WHAT TO PRODUCE:
Return all lines of the data in which the string "United" occurs.

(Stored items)

=== Section Start ===

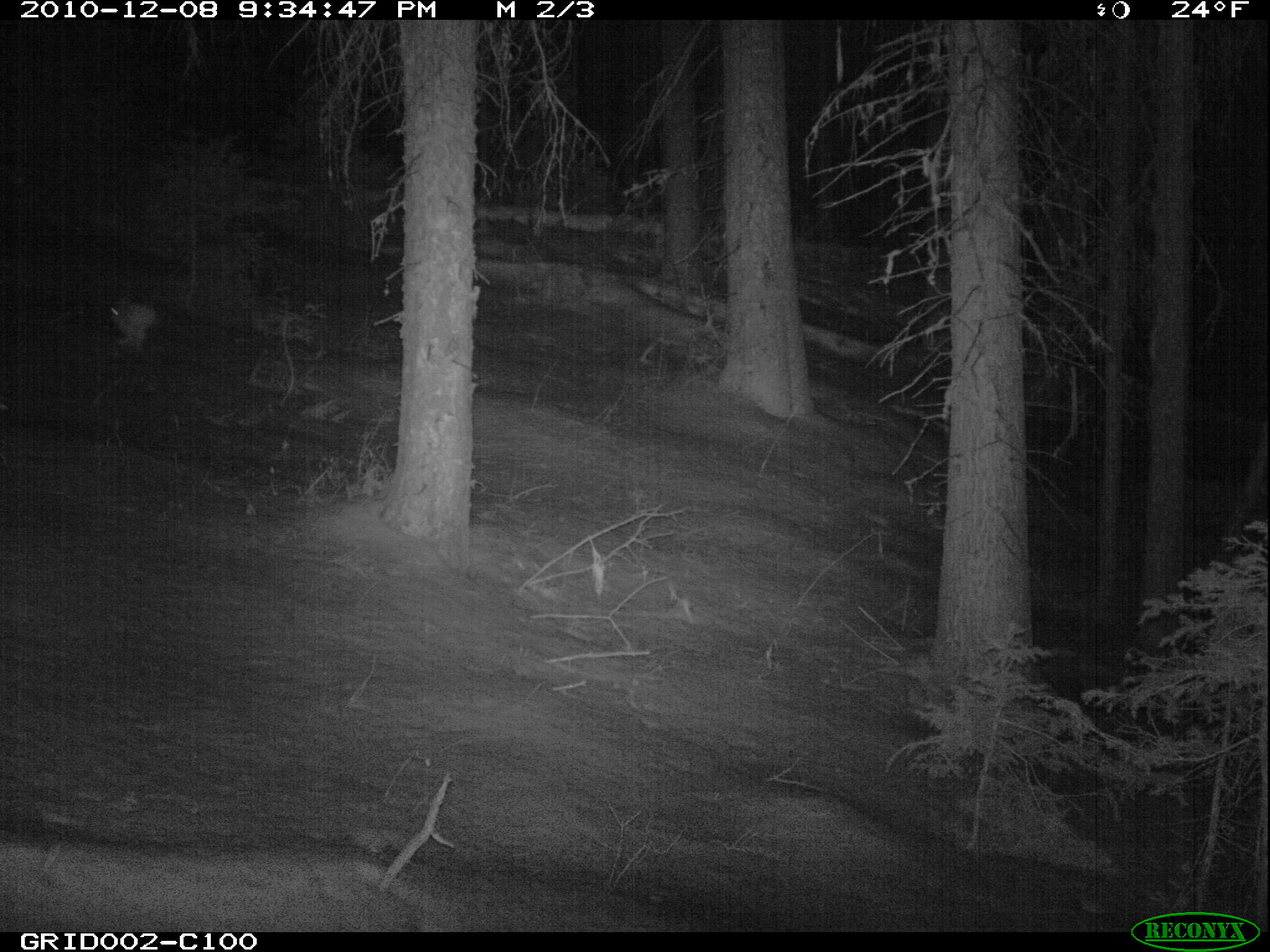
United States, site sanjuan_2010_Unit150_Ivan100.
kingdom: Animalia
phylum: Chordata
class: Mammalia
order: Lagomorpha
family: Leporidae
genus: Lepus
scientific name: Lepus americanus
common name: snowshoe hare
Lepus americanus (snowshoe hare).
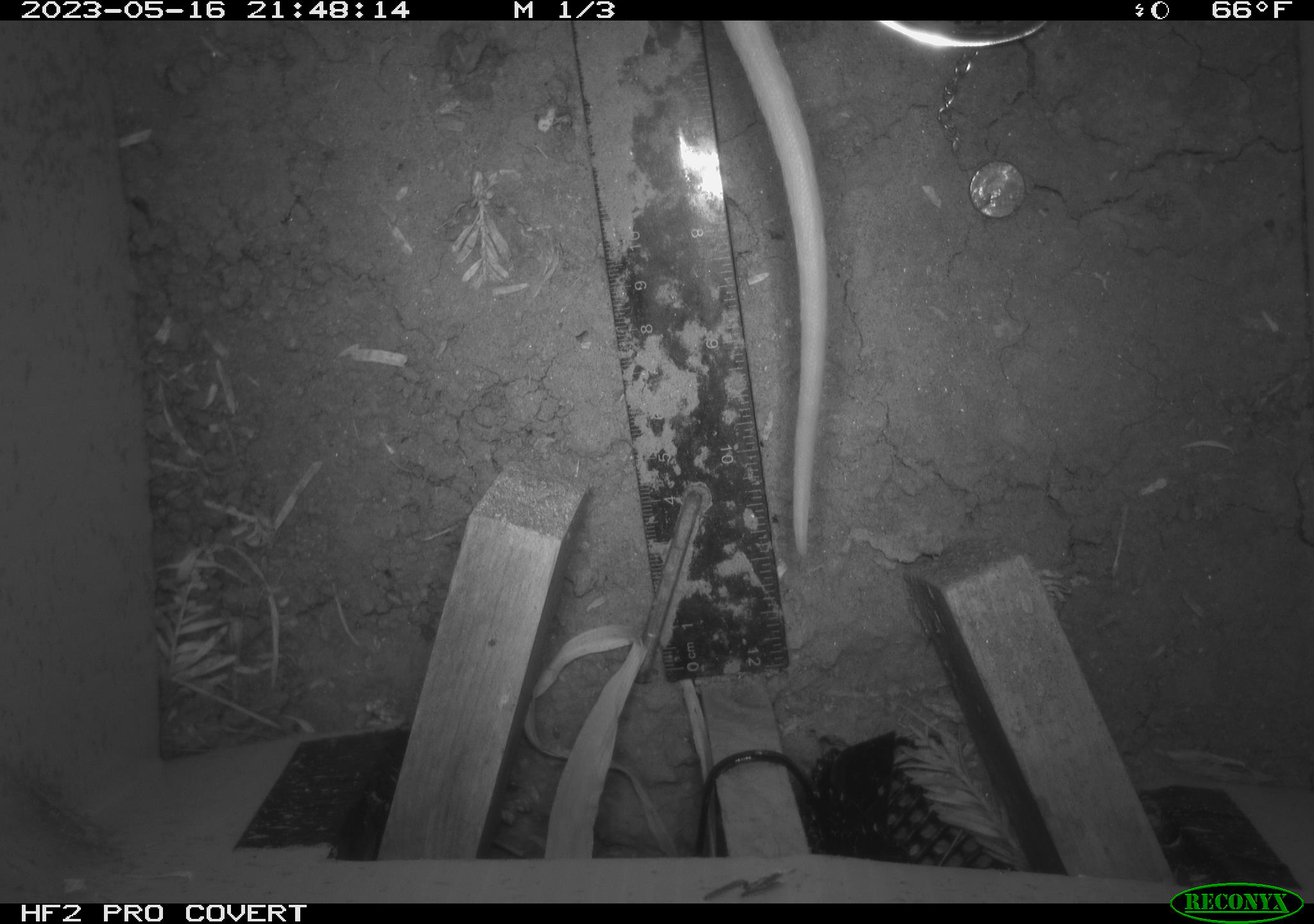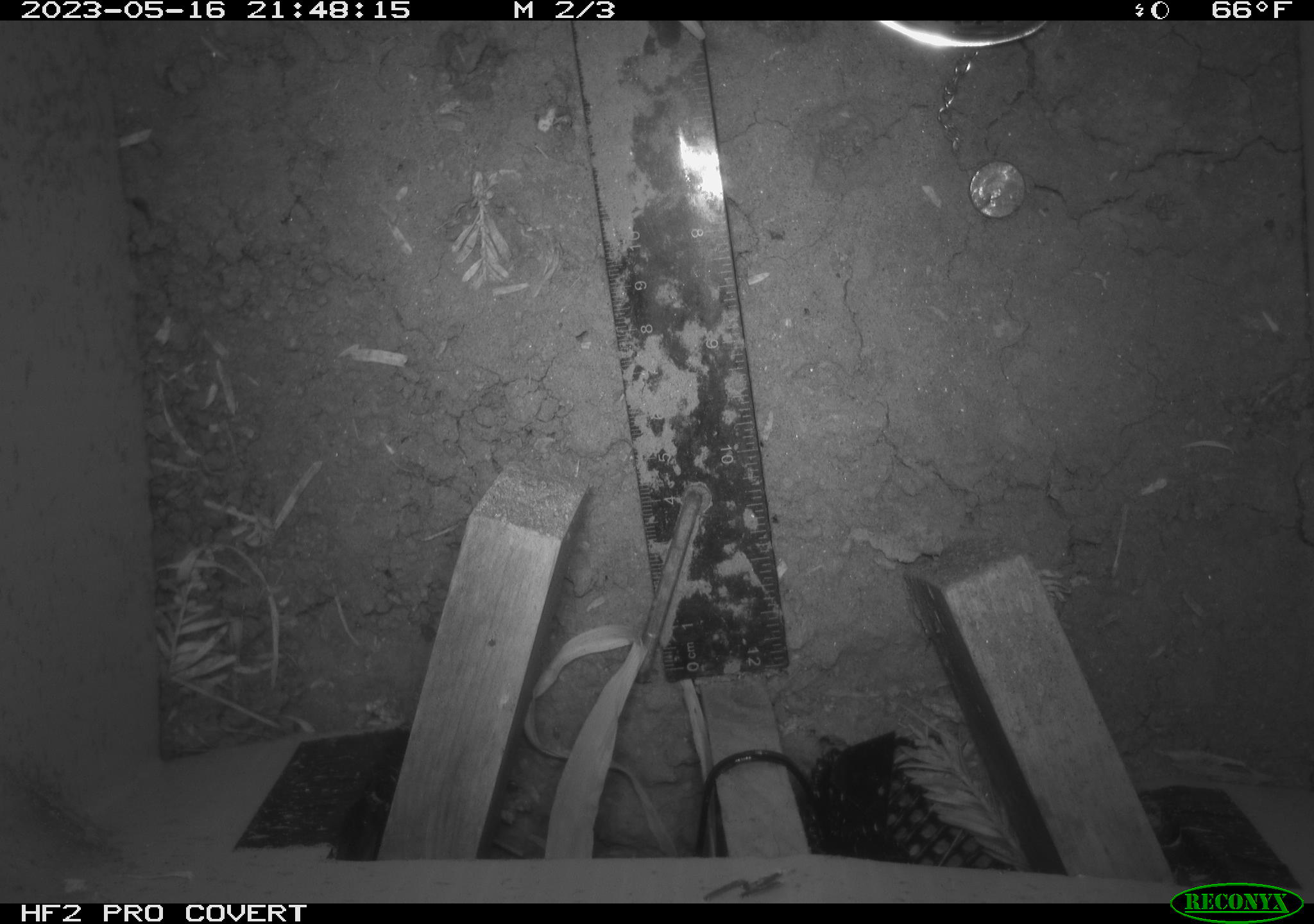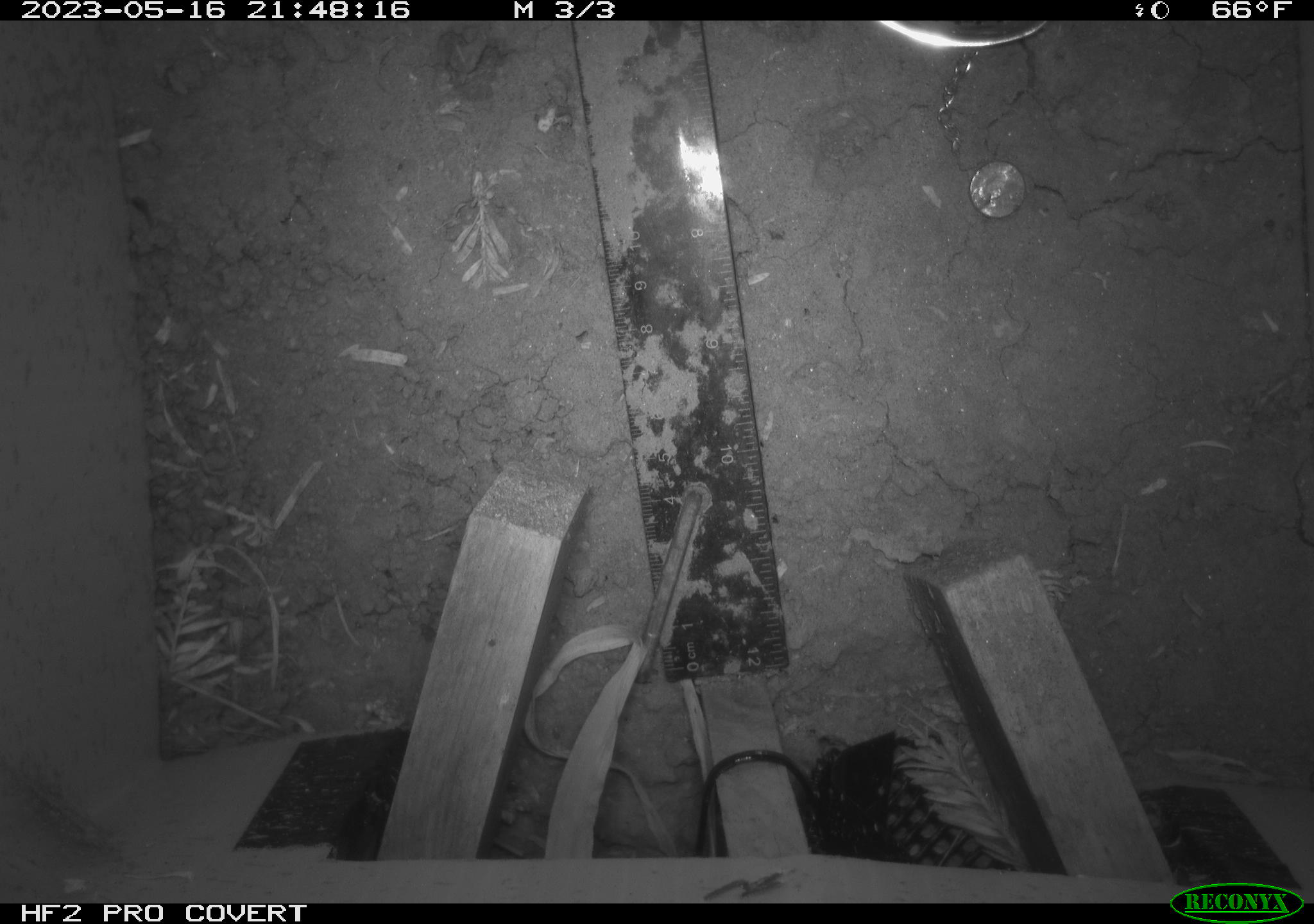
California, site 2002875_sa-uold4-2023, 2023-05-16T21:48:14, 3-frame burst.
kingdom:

=== Section End ===
=== Section Start ===

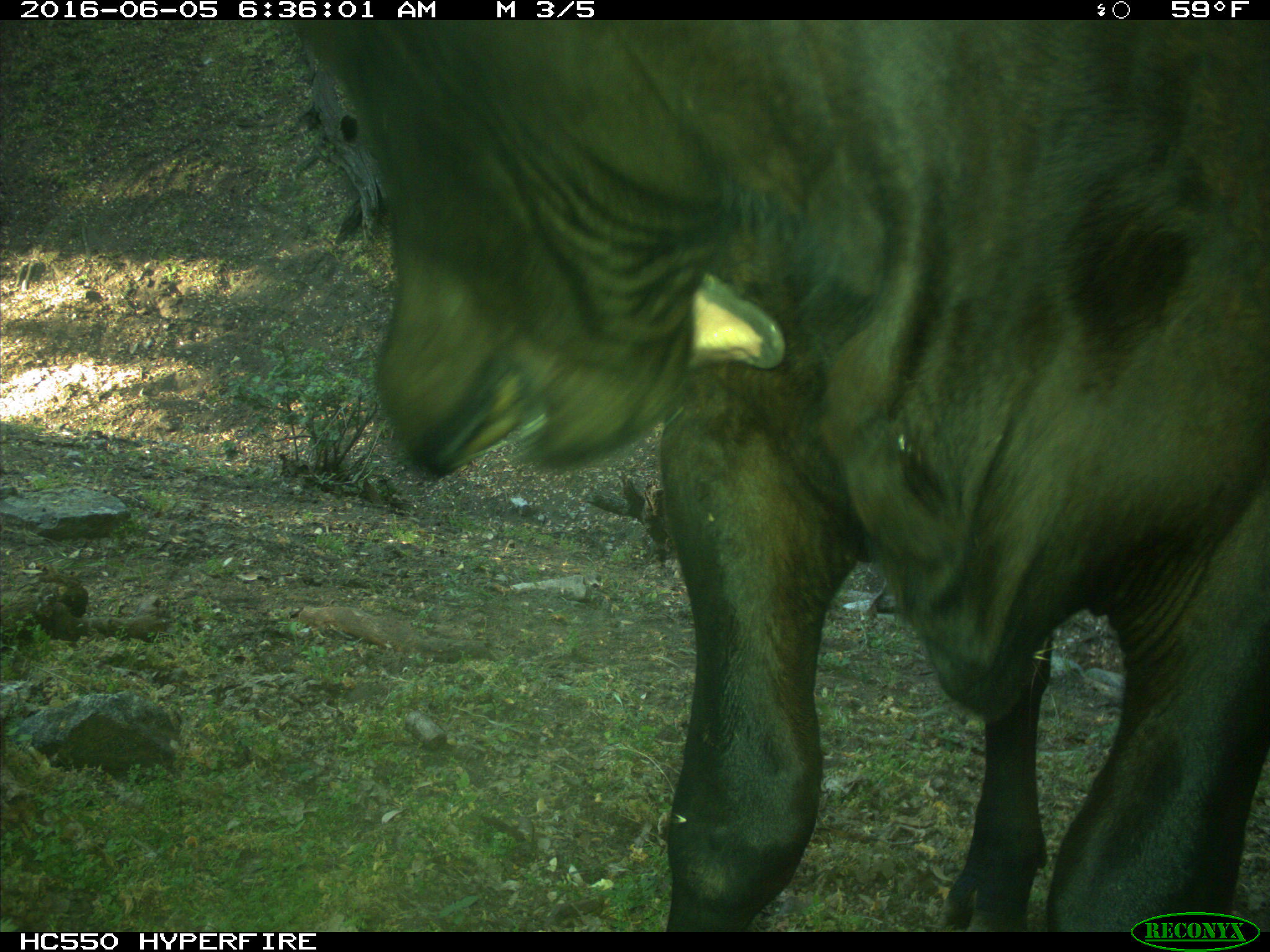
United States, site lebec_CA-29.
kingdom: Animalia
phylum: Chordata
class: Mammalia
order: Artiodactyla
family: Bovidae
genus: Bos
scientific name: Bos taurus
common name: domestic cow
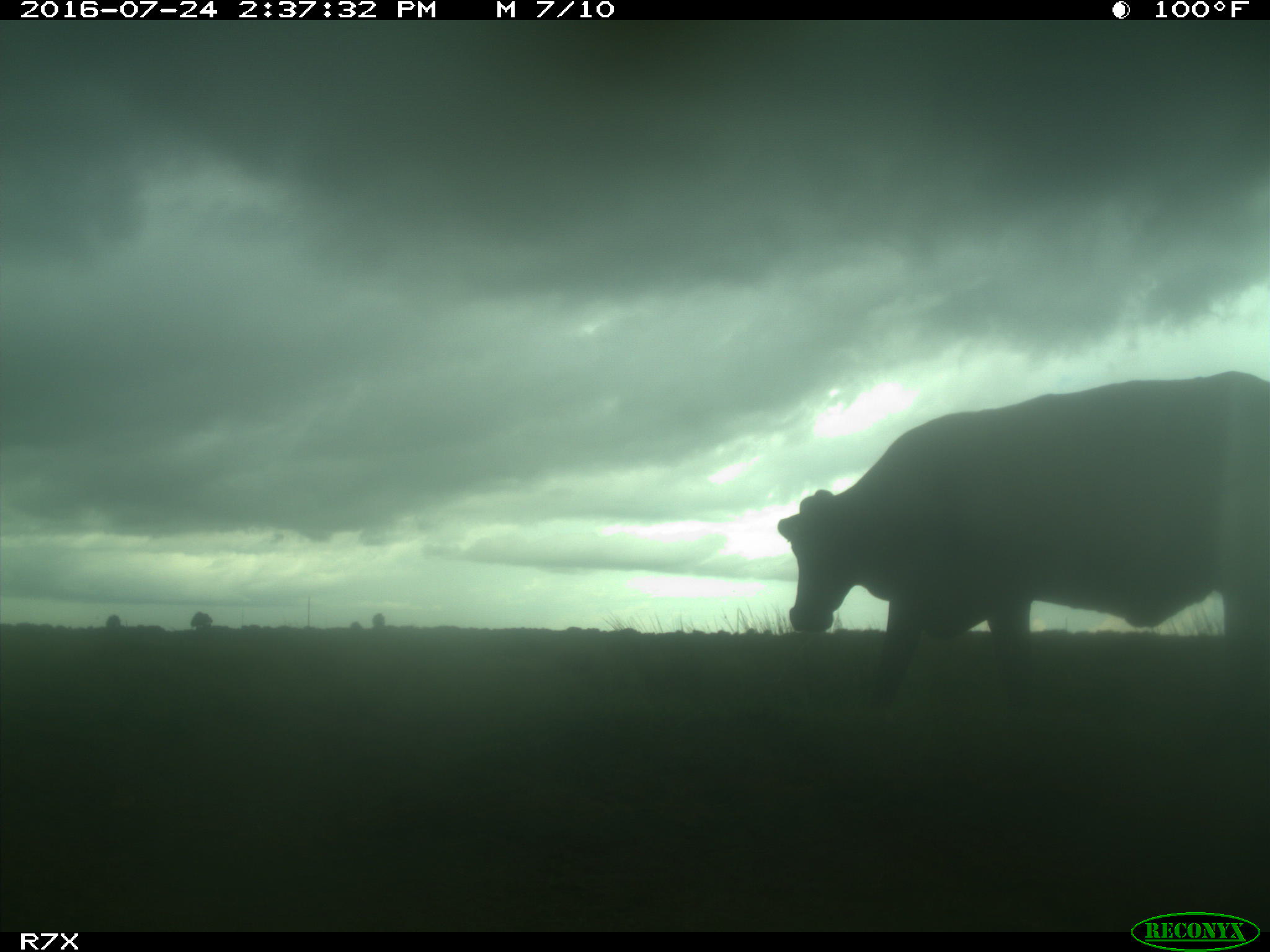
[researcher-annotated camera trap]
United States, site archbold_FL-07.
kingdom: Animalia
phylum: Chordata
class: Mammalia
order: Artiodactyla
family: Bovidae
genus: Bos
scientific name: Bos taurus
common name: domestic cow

=== Section End ===

WRITTEN SOLUTION:
United States, site sanjuan_2010_Unit150_Ivan100.
United States, site lebec_CA-29.
United States, site archbold_FL-07.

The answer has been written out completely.